Notebook 3 extends the analysis from a single individual to a panel of long-coverage Geolife users. For each user in the sample, it reloads the corresponding visit-level table, re-attaches the same home–home trip structure as in Notebook 2, and computes a compact set of trip-level and behavioural summaries: number of active days and trips, distribution of non-home stops per trip, user-specific going-home hazards, and within-trip exploration rates. The notebook then fits separate discrete-time logit models for the going-home hazard and the Pv probability for each user, producing a small set of interpretable parameters that describe their overall level of “home-boundness” and their tendency to explore as trips grow longer.  

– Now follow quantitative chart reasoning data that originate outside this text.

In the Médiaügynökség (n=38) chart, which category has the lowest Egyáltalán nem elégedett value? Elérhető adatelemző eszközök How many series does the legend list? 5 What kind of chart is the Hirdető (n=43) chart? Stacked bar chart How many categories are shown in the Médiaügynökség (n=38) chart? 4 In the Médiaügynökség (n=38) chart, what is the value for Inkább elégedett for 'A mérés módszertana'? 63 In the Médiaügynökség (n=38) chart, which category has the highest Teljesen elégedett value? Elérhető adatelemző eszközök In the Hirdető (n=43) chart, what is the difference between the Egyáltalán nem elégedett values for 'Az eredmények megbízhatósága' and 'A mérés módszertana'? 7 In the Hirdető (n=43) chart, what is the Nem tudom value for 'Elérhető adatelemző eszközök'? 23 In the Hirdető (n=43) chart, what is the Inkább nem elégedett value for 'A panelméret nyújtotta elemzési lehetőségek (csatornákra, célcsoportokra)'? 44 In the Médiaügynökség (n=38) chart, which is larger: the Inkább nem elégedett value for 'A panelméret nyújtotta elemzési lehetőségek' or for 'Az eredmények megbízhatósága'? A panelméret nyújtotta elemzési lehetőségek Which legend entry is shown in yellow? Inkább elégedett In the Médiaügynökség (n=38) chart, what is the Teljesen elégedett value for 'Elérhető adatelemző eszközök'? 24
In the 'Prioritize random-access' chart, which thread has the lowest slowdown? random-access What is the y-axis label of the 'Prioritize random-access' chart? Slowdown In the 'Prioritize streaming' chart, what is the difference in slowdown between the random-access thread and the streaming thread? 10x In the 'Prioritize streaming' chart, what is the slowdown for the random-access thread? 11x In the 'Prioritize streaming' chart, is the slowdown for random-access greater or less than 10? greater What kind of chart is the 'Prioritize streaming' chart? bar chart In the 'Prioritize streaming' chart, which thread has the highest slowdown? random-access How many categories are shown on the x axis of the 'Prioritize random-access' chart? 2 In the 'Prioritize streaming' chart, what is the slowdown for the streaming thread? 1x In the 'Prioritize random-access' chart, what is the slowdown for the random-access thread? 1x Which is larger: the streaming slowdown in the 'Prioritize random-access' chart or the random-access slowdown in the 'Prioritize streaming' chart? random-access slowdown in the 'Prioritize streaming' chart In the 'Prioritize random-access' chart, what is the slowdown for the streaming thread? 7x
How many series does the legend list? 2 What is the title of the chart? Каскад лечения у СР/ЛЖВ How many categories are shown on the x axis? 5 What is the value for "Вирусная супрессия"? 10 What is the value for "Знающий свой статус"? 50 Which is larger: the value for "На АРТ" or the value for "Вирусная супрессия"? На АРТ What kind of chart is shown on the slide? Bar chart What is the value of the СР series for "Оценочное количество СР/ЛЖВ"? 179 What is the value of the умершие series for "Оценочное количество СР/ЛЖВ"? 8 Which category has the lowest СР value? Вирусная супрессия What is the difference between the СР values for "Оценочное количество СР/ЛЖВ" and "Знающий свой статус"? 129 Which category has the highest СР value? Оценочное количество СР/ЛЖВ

Finally, these features are combined into a multivariate “trip behaviour space”, where users are compared and clustered into broad types (e.g. errand-oriented, revisiting-oriented, or exploratory roamers). In this way, Notebook 3 acts as a cross-sectional validation of the patterns identified in Notebooks 1 and 2 and shows how similar or heterogeneous daily exploration behaviour is across individuals.








### User-level summary variables (Notebook 3)
Each row of `summary_fit` summarises one user:
- **`uid`** – User ID.
- **`n_days_total`** – Days with any GPS data.
- **`n_days_nonhome`** – Days with at least one non-home stop.
- **`n_trips`** – Number of detected home–home trips.
- **`mean_stops_per_trip`** – Average number of non-home stops per trip.
- **`median_stops_per_trip`** – Median number of non-home stops per trip.
- **`max_stops_per_trip`** – Maximum number of non-home stops in any trip.
- **`hazard_h1`** – Empirical probability of going home right after the first non-home stop.
- **`hazard_h2_const`** – Average going-home hazard for stops \(k \ge 2\).
- **`hazard_beta_k`** – Logit slope of the going-home hazard with respect to stop order \(k\).
- **`overall_pv_share`** – Fraction of non-home trip stops that are Pv (first-time places).
- **`pv_odds_ratio_per_stop`** – Odds ratio for Pv per additional stop (from the within-trip Pv logit model).
- **`hazard_mse`** – Mean squared error between empirical and fitted going-home hazards.
- **`pv_mse`** – Mean squared error between empirical and fitted Pv probabilities.
- **`cluster3`** – k-means cluster label (0, 1, 2), corresponding to multi-stop revisitors, errand-homebodies, and exploratory roamers.
- **`PC1`, `PC2`, `PC3`** – Scores on the first three principal components of the nine user-level features:  
  - **PC1** – Trip complexity and routine (long multi-stop vs short exploratory outings).  
  - **PC2** – Mobility frequency and intensity (how often and on how many days users go out).  
  - **PC3** – Late-trip behaviour (how quickly the return-home hazard rises or stays low at higher stop orders).